TI Files Criminal Complaint against German Politicians for Bribery

Published: 15 March 2019


A diagram showing the main EU beneficiaries of the Azerbaijani Laundromat, among them Eduard Lintner (Photo: OCCRP)

By Lucy Papachristou

Transparency Germany announced Thursday it has filed a criminal complaint against two politicians, one member of Parliament (the Bundestag), and another former MP, for their roles in an alleged bribery case masterminded by the Azerbaijani government known as the Azerbaijani Laundromat.  

The watchdog has asked the Public Prosecutor’s Office in Berlin to investigative whether the two officials, MP Karin Strenz (Christian Democratic Union of Germany) and former MP Eduard Lintner (Christian Social Union in Bavaria), are in violation of the German Criminal Code’s section 108e on bribery and corruption of elected officials. 

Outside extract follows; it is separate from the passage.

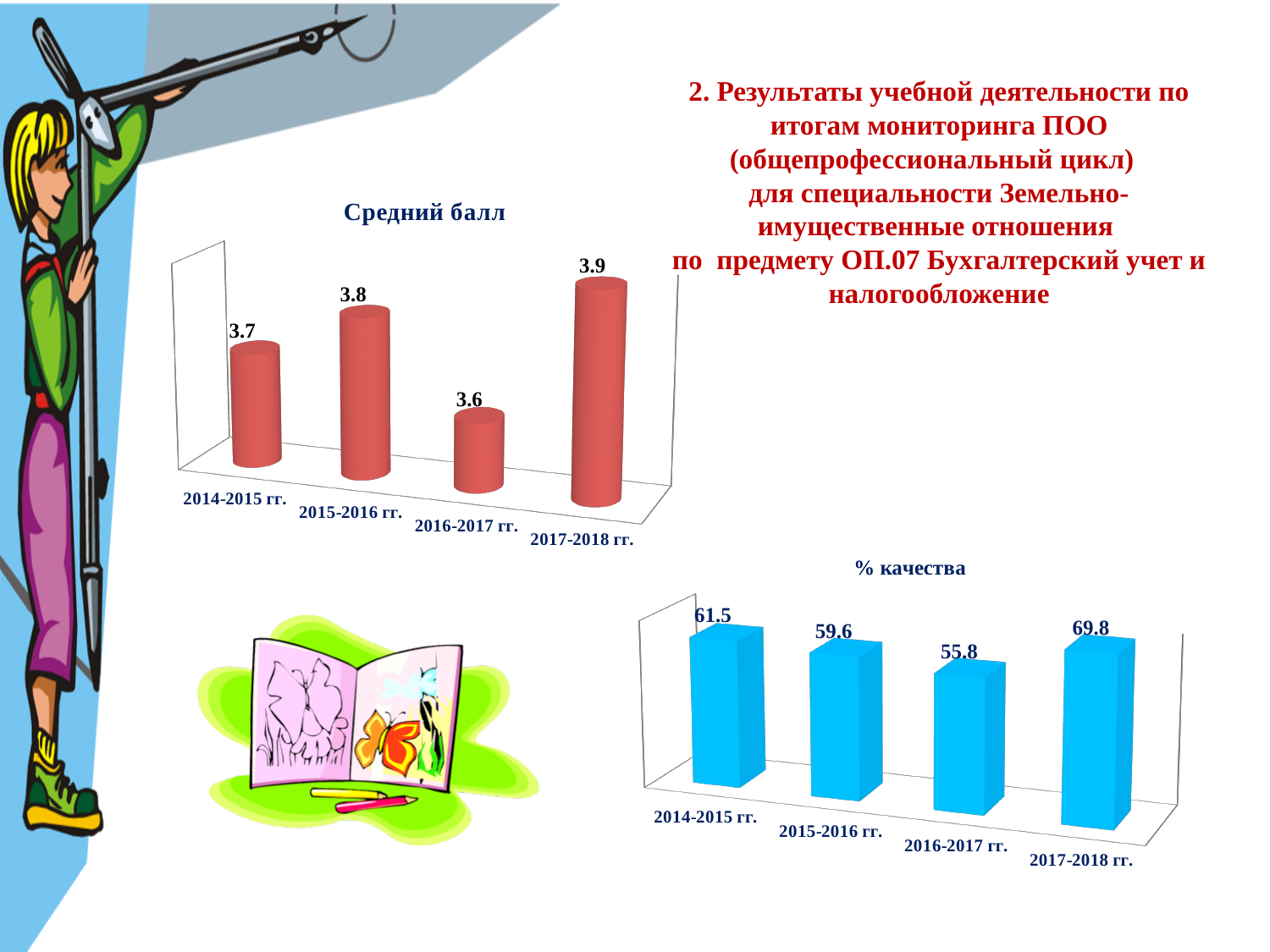
In the "% качества" chart, which year has the lowest value? 2016-2017 гг. In the "Средний балл" chart, what is the difference between the values for 2017-2018 гг. and 2016-2017 гг.? 0.3 In the "% качества" chart, what is the value for 2017-2018 гг.? 69.8 In the "Средний балл" chart, what is the value for 2014-2015 гг.? 3.7 What kind of chart is the "% качества" chart? Bar chart In the "Средний балл" chart, which year has the highest value? 2017-2018 гг. In the "Средний балл" chart, which year has the lowest value? 2016-2017 гг. In the "% качества" chart, which is larger, the value for 2014-2015 гг. or 2015-2016 гг.? 2014-2015 гг. What is the title of the upper chart on the slide? Средний балл In the "% качества" chart, what is the difference between the values for 2017-2018 гг. and 2014-2015 гг.? 8.3 In the "Средний балл" chart, how many categories are shown? 4 In the "% качества" chart, what is the value for 2015-2016 гг.? 59.6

“The prosecutor must check whether there are sufficient indications of an initial suspicion of abusive bribery, which must be processed criminally. That's why we filed a criminal complaint with the Prosecutor General's Office in Berlin,” Prof. Dr. Edda Müller, Chair of Transparency Germany, explained. 

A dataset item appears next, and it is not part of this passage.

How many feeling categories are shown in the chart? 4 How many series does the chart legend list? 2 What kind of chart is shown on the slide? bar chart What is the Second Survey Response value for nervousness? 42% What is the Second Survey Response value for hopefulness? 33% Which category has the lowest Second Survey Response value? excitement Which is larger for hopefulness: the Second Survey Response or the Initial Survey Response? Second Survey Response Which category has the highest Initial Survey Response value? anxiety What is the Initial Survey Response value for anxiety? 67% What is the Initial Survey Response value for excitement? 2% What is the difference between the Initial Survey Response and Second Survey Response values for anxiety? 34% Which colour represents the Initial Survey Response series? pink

The Azerbaijani Laundromat was an in-depth investigation conducted by the Organized Crime and Corruption Project (OCCRP) and over a dozen European media outlets in 2017. It revealed a complex money-laundering operation and slush fund that laundered US$2.9 billion over a two-year period through four UK shell companies to disguise the money’s origins. 

From 2012 to 2014, Azerbaijan’s royal elite used the secret slush fund to pay off European politicians, buy luxury goods and line their own pockets. 

Banking records obtained by the Danish newspaper Berlingske and shared with OCCRP show that the Estonian branch of Danske Bank handled the accounts of all four Azerbaijani Laundromat companies—all registered in the UK—allowing the money to avoid detection as it passed through the bank. 

The Estonian branch was recently ordered to cease its operations, while OCCRP named Danske Bank its 2018 “Actor of the Year in Organized Crime and Corruption.” 

The two German politicians, however, are not new names in the scandal. 

Journalists suspected Karin Strenz back in 2017 of receiving payments from Azerbaijan through a firm that lobbied for the regime. Strenz, an ally of Angela Merkel, is alleged to have received between $8,500 and $17,000 from Eduard Lintner, the other politician named in the criminal complaint and a lobbyist for Azerbaijan, via Lintner’s firm, “Line M-Trade.” 

Lintner was one of the European politicians paid in the Azerbaijani Laundromat. He admitted to receiving funds,but said he did not personally benefit from them and was ignorant of their original source. 

In the spring of 2017, the Parliamentary Assembly of the Council of Europe (PACE) was ordered to carry out an independent investigation into allegations that its members were offered bribes for votes against reports criticizing Azerbaijan’s president, Ilham Aliyev. 

The Independent Investigation Board stated in its April 2018 report that Eduard Lintner’ss lobbying in favor of the Azerbaijani government violated the Code of Conduct for Members of the Parliamentary Assembly, and that Strenz’s activities constituted a “persistent conflict of interest.” 

Lintner and Strenz were banned for life from access to the Council of Europe and the premises of the Parliamentary Assembly in June 2018. 

Just this January, Strenz became the first individual to face political consequences in her home country for involvement in the Laundromat. The Bundestag ruled that Strenz broke parliamentary rules on declaring external income by failing to disclose money and gifts she received from Azerbaijani lobbyists. 

German media reported Thursday that the Bundestag made a decision to impose the severe sanction against Strenz, ordering her to pay a fine of about $22,600.